What is tinnitus?
Tinnitus is comes from the word tinnere which means “ringing” in Latin. It is used to described hearing sounds that aren’t caused by the environment. It can sound like buzzing, ringing, roaring, clicking banging or even music.
It is usually classified into 2 types:
I. Objective tinnitus – Sound is produced by the body and can be heard by placing a stethoscope to the patient’s ear.
II. Subjective tinnitus – Sound can only be heard by the patient. This is the most common type of tinnitus.
Common types of tinnitus sounds and associated diseases
Tinnitus is not a disease but a symptom of an underlying disease, auditory or psychological annoyance. Here are some common diseases and the associated tinnitus sound.
- Pulsatile tinnitus (Tinnitus beats with pulse or sounds like rushing water)
Objective tinnitus caused by increased blood flow. Commonly seen in pregnancy, cardiac murmurs, anemia, vascular tumors, atherosclerosis or hypertension.
- Clicking tinnitus (Rapid clicking sound at 60-200 beats per minute)
Seen in patients with muscle spams in structures near the ear. Common causes are small vessel disease or degenerative neurological disorders.
- Roaring tinnitus (Ocean or wind sounds)
Caused by abnormal eustachian tube that remains open. Patients often report that lying down will bring relief. Usually seen in patients who have experienced rapid weight loss or radiation therapy.
- Crackling tinnitus (Rough, crackling intermittent sounds)
This form of tinnitus is usually exacerbated by outside sounds and occurs occasionally. Its most common cause is spasm in the stapedial muscle.
- Tonal tinnitus (Singular high pitched tone)
The most common tinnitus sound is tonal. And is usually associated with hearing loss, noise exposure, ototoxic drugs, depression and meningitis.
- Tonal tinnitus with increased sensitivity to breathing and heart beat
Tinnitus associated with conductive hearing loss include too much earwax, otoscleoris and ear infections.

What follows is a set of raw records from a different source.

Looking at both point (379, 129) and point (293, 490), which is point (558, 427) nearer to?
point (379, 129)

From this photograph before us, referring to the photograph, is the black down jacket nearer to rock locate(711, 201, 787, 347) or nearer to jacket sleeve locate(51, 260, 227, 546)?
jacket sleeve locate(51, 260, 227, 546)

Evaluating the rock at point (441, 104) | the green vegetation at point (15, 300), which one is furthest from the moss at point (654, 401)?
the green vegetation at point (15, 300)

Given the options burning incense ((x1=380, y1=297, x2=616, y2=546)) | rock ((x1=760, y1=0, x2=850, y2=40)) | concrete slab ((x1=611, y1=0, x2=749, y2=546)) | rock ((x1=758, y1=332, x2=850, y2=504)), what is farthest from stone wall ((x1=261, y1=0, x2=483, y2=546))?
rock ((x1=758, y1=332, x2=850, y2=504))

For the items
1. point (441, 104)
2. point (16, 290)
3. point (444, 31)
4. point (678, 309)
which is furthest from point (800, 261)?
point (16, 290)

- Tonal tinnitus which changes due to head or jaw movement
Somatic form of tinnitus that is usually caused by neck muscle tension or abnormal alignment of the jaw
Do I need tinnitus therapy?
While most individuals are told by general practitioners or healthcare professionals to ignore their own tinnitus, it is recommended for you to visit an audiologist or specialist doctor if:
- Your tinnitus is regular or constant
- Your tinnitus is getting louder or worse
- Your tinnitus affects your mood, sleep, concentration or daily activities
- Your tinnitus appeared after a head injury
- You experience on and off hearing loss, muscle weakness in your face or vertigo along with your tinnitus
- Your tinnitus is a beating sound and has the same pattern as your pulse
Our Tinnitus Services
Treating tinnitus in Singapore usually starts with an assessment. Our tinnitus assessment will comprise of a hearing assessment (audiometry, tympanometry, acoustic reflex and loudness discomfort levels). After which, you we will conduct a few tests to try to match the sounds of your tinnitus to understand what your tinnitus sounds like, how your tinnitus impacts you and determine the best treatment approach to take.
As tinnitus assessment requires more thorough investigation than a typical hearing test, please schedule at least an hour for each assessment.
Hyperacusis in Singapore
Hyperacusis is the condition whereby normal everyday sounds causes distress and discomfort to a person.
In most cases, the sufferer’s cochlea or hearing organ is functioning normally however has the perception that his or her ears are permanently damaged. Instead, it is the abnormal response of the auditory pathway to sound that causes a person to be intolerant to sounds.Read More
Hyperacusis & Mysophonia Management Services
Most patients find it useful when we go through the various mechanisms of how changes in the auditory system can lead to decreased sound tolerance. We also teach patients about safe levels of sound. Usually when patients understand that not all types of uncomfortable sounds lead to damage in their hearing their symptoms are alleviated.
In some cases, patients find themselves misunderstood by family members. We do involve family in our counselling sessions as to help them understand that patients do not consciously cause their sound sensitivity. Involving the family in the treatment process is generally beneficial to both patients and family.
Positive Association & Desensitization
Desensitization should always be practiced in a controlled manner under the guidance of a trained audiologist. Forcing a patient to endure the offending sounds for as long as possible may exacerbate the condition. Desensitization is usually practiced with positive association. The offending sound is mixed in a small degree with pleasant sounds such as music and gently introduced to the patient. The goal eventually is to slowly reduce the pleasant sounds in the mixed sounds as the patient’s reactions improves.